The Douglass maps map of europe in world war 2 post before map of europe in Map Of Europe Pre World War 2 560 X 352 pixels is entirely rare, but in the distance more accessible is Braddock Mead's "Map of the Most Inhabited portion of other England," published by Thomas Jefferys in 1755. Mead's map follows rather next to that of Douglass, though subsequently some significant improvements. For example, in Massachusetts Mead bonus other place names (such as "Pentusok," now Pittsfield), introduced county boundaries, and joined Cape Ann to the mainland whereas Douglass had depicted it as an island.

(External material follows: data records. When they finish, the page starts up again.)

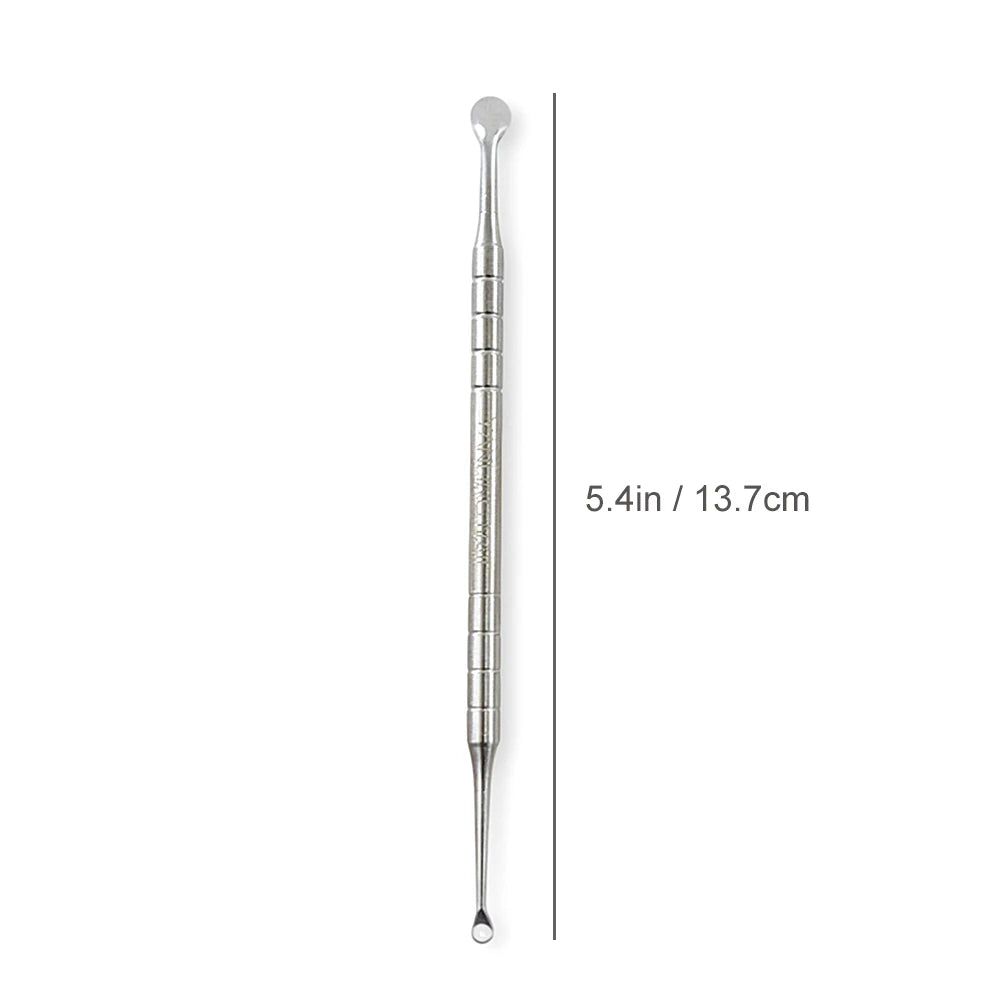 Horseshoe Double-Head Steel Cuticle Pusher - Artisan Hand-Polished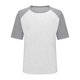 thumbnail image 5 of Camisetas de manga corta de verano para mujeres Moda de manga de raglan Color bloqueado cuello redondo Blusa casual Camisetas de manga corta de mujer Casual, 5 of 8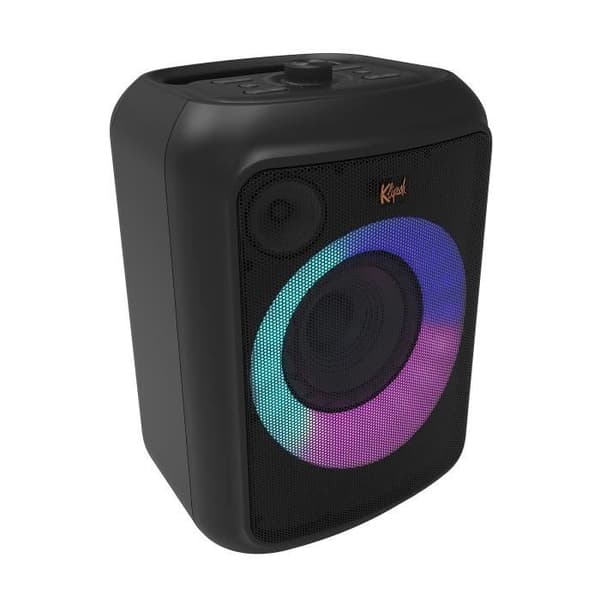 Klipsch GIG XL - Bärbar trådlös högtalare - Bluetooth - 8h batteritid - Ljuseffekter - USB/miniuttag/mikrofon - IPX4 - med 1x Micr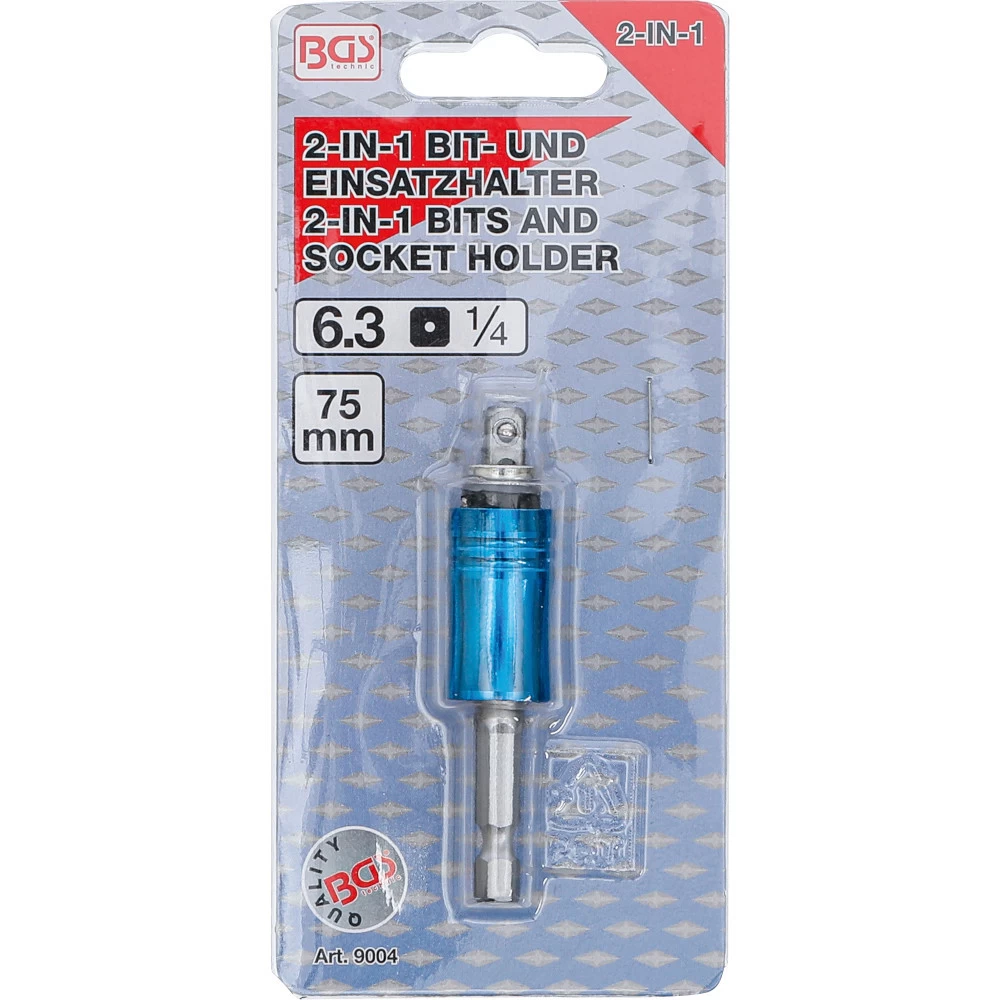 BGS 2in1 Halterung für Bits und Steckschlüssel BGS 2in1 Halterung Für Bits Und Steckschlüssel -Profi Werkzeug Geschaft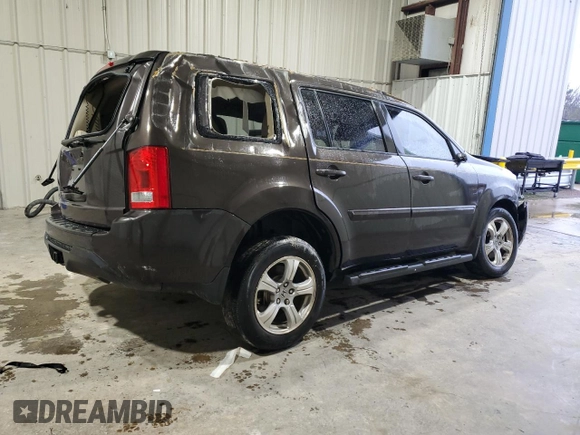 2013 Honda Pilot EX-L with VIN 5FNYF3H7XDB013267, listed as a Copart auction lot 87537315 with 163,363 mi miles and Salvage title. Bid and sale history available at DreamBid. Image 3.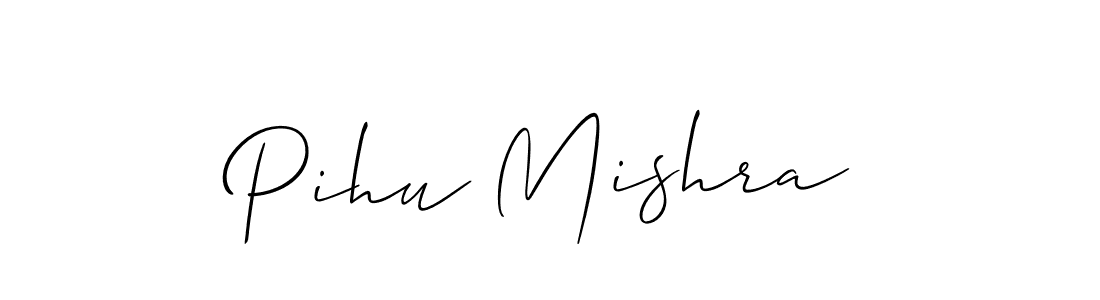 Once you've used our free online signature maker to create your best signature Allison_Script style, it's time to enjoy all of the benefits that Pihu Mishra name signing documents. Pihu Mishra signature style 2 images and pictures png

Following the Revolution, the paperwork of Massachusetts urgently required an accurate maps map of europe in world war 2 post before map of europe in Map Of Europe Pre World War 2 560 X 352 pixels for at least three administrative objectives: calculating tax allotments to the towns based on land valuations, supporting the sale of public land to pay off engagement debts, and informing infrastructure development. Existing maps were too old-fashioned and little scale to be of use. For example, dozens of townships acknowledged after the 1750s were not shown on the Douglass and Mead maps.
This presented the legislature subsequently a dilemma, as public funding for a declare Map would have been prohibitively expensive. appropriately in 1774 it resorted to an unfunded mandate, requiring each town in Massachusetts to conduct a survey of its territory and accept a plan to the Secretary of State. These would subsequently be compiled and where valuable reconciled to fabricate the maps map of europe in world war 2 post before map of europe in Map Of Europe Pre World War 2 560 X 352 pixels.